→ **DOCUMENT SEGMENT**:
╔══
Builders Risk vs. Contractors All Risk Insurance
Contractors all risk insurance only applies to policies written outside of the United States, but it is merely a hybrid policy that combines the coverage of both builders risk and contractor general liability insurance policies. These all risk policies also usually offer various policy extension options. These non-traditional policies can be useful for contractors operating outside of the United States.
Builders Risk vs. Inland Marine Insurance
Inland marine insurance is intended to cover property at any location, whether it is in possession of its owner, in transit, or in the custody of another person. It is often used in construction by contractors to protect their tools and equipment, but it is common for many professionals who use and travel with expensive property or equipment, such as photographers and healthcare professionals.
Some insurers actually classify their builders risk policy as a form of inland marine insurance, even though the property being insured (the building) remains in one location. Most of the time, however, builders risk and inland marine policies are considered different forms of insurance with different purposes.
To complicate things further, some insurance companies will offer policy extensions to their builders risk insurance that cover the contractors’ tools and equipment. In this case, a separate inland marine policy is not necessary for the construction project, but this policy extension is not available with every insurance provider.
To summarize, builders risk insurance covers the building while it is under construction, and inland marine insurance covers the contractors’ equipment and tools (whether they are at the jobsite or in transit).
Related Guide: What is inland marine insurance?
Builders Risk vs. Property Insurance
Commercial property insurance covers all types of commercial property (buildings, inventory, furniture, etc.) against covered causes of loss, such as fire, theft and natural disaster. However, when businesses renovate or build new buildings on their property, the additions are not covered by standard commercial property insurance policies while they are being built.
Builders risk is actually a form of property insurance, but it is sold separate from standard commercial property management insurance policies because its protections only apply to the property when it is under or construction or being built. Even if a business already has property insurance covering their building, they will need to purchase a separate builders risk policy to cover that same building during a renovation or construction project.
Builders Risk vs. General Liability
General liability insurance, in construction, protects policyholders (usually contractors or construction companies), from third-party liability. An example would be if a third party alleges that the contractor caused an accident or injury. Most contractors or construction businesses carry general liability insurance.
A contractor general liability policy may actually cover damages to an in-progress structure if those damages were caused by a subcontractor that the policyholder hired. But all other situations where damages could occur to the in-progress structure (fire, weather, theft, vandalism) would not be covered by the general liability policy.
Both of these policies will usually be necessary for any large contracted project in the United States. Those outside of the U.S. might consider a “builders all risk” or “contract works” insurance policy, which spans both areas of coverage.
╚══
→ **TASK REQUIREMENTS**:
• a. Answer these questions using the builders risk passage:
(i) Where do contractors all risk policies apply?
(ii) Besides contractors, which two professions are named as common users of inland marine insurance?
(iii) What damage to an in-progress structure may a contractor general liability policy cover?
• b. Extend the builders risk passage by writing what comes after its final sentence.
The listing is drawn from a separate source and has no connection to the builders risk passage.

→ **RAW DATA**:
╔══
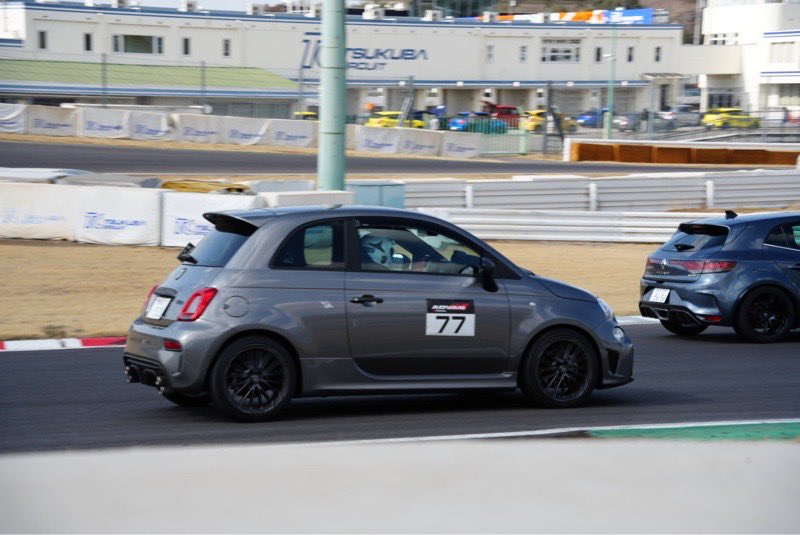 pphyt's tweet photo. A PIT 走行会 TC2000
蘇武さんに同乗してもらって腕を上げたかな？ https://t.co/k2a5V9pwMH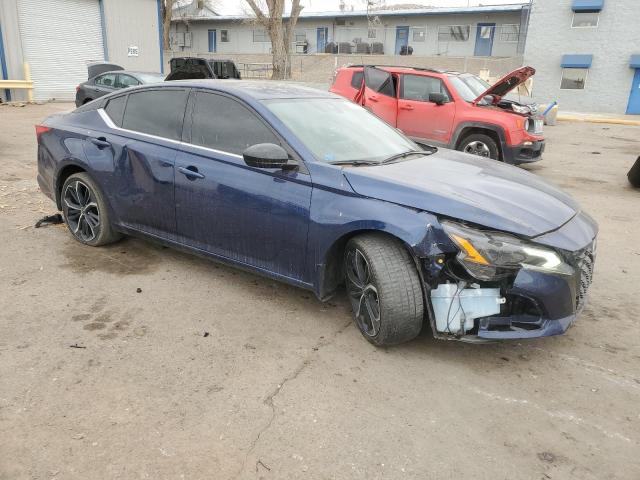  NISSAN ALTIMA 2023 Blue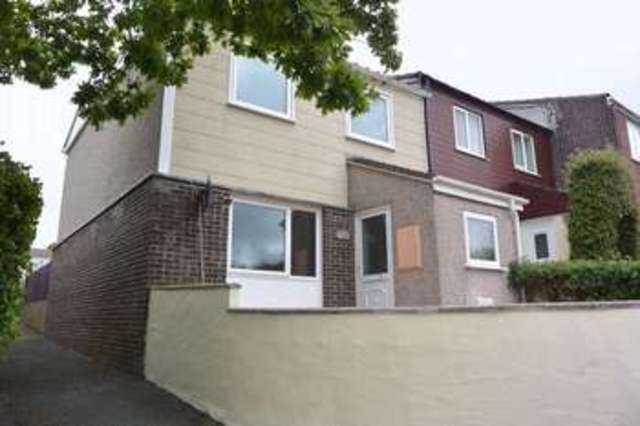  Image of 3 bedroom Terraced house to rent in Whitestone Road Bodmin PL31 at Whitestone Road  Bodmin, PL31 1PE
╚══
→ **ANSWERS TO THE EXERCISES**:
• a.
(i) Only to policies written outside of the United States.
(ii) Photographers and healthcare professionals.
(iii) Damage caused by a subcontractor that the policyholder hired.

• b.
Builders Risk vs. Installation Floater
Installation floaters are policy extensions for inland marine insurance policies that add coverage to equipment and property that is to be installed into a building or structure. Typically, the inland marine insurance policy will cover the contractor’s property, like tools, generators, and other equipment. Addition of an installation floater extends coverage to property that doesn’t belong to the contractor, but is to be installed during construction, for example, air conditioning units, water heaters, septic tanks, or roofing materials.
If a contractor is only installing something like an air conditioning unit or a hot water heater, builders risk insurance is much more coverage than necessary for the job. Adding an installation floater to an existing inland marine tool and equipment insurance policy will be the cheaper and more appropriate option to cover smaller projects like these.
Builders Risk vs. Vacant Dwelling Coverage
Vacant dwelling insurance policies are simple policies that protect against damage and theft to a home when it is vacant for an extended period of time, usually greater than 60 days. These policies are usually meant for homeowners who either cannot move into their new property yet, or landlords who own property that doesn’t currently have tenants. And while the home will certainly be vacant during a large construction project or remodel, the vacant dwelling policies will not cover the property during construction. Properties under construction will actually be excluded from coverage in the terms of the policies.
Builders Risk vs. OCIP
Builders risk insurance is actually a very common component of owner controlled insurance programs (OCIP insurance); however, they are two very different methods of insuring construction projects.
OCIPs combine workers compensation, builders risk, commercial general liability, excess liability, and other insurance policies into a single insurance program that is purchased by the owner and set up for contractors enroll in. Contractors who enroll gain the coverage of the entire policy.
Owner controlled insurance programs can provide nice cost savings to project sponsors through the bulk purchase of insurance for the entire project. An OCIP could be a great option for owners with large, or many similar, projects. Also, check out our section on OCIP vs. CCIP to learn more about how owner-controlled insurance programs differ from contractor-controlled insurance programs.
Builders Risk Insurance Cost
The exact costs of builders risk insurance policies are specific to the construction projects they are designed for, and several factors influence the final costs. We’ll explore those factors in the coming sections. First though, we’ll discuss the pricing and payment structure for builders risk insurance, which is similar to other forms of insurance.
Once the total price of coverage is determined for the full length of the policy term, it is usually divided into monthly payments that the policyholder makes for the duration of coverage. This is the main cost that the policyholder sees and it is known as the monthly premium. If no claims are made on the policy, then this is the only payment that policyholders need to make.
If a covered loss does occur, then the policyholder must also pay a deductible before their coverage begins to reimburse the cost of damages. The amount of the deductible is chosen by the policyholder when they select options for their coverage with the insurance company. Keep in mind, that if a covered loss does occur, this deductible must be paid for by the policyholder. While it is not an up front cost for the policyholder, it is still a possible cost that should be considered.
Generally, monthly premiums and the deductibles are the only costs that a policyholder should be responsible for. However, there are a couple of instances where additional costs may arise. First, if the policy’s coverage limit is not set high enough to cover the complete cost of damages in the event of a loss, any additional costs beyond the coverage limit will fall on the policyholder, unless otherwise set forth in the project contract.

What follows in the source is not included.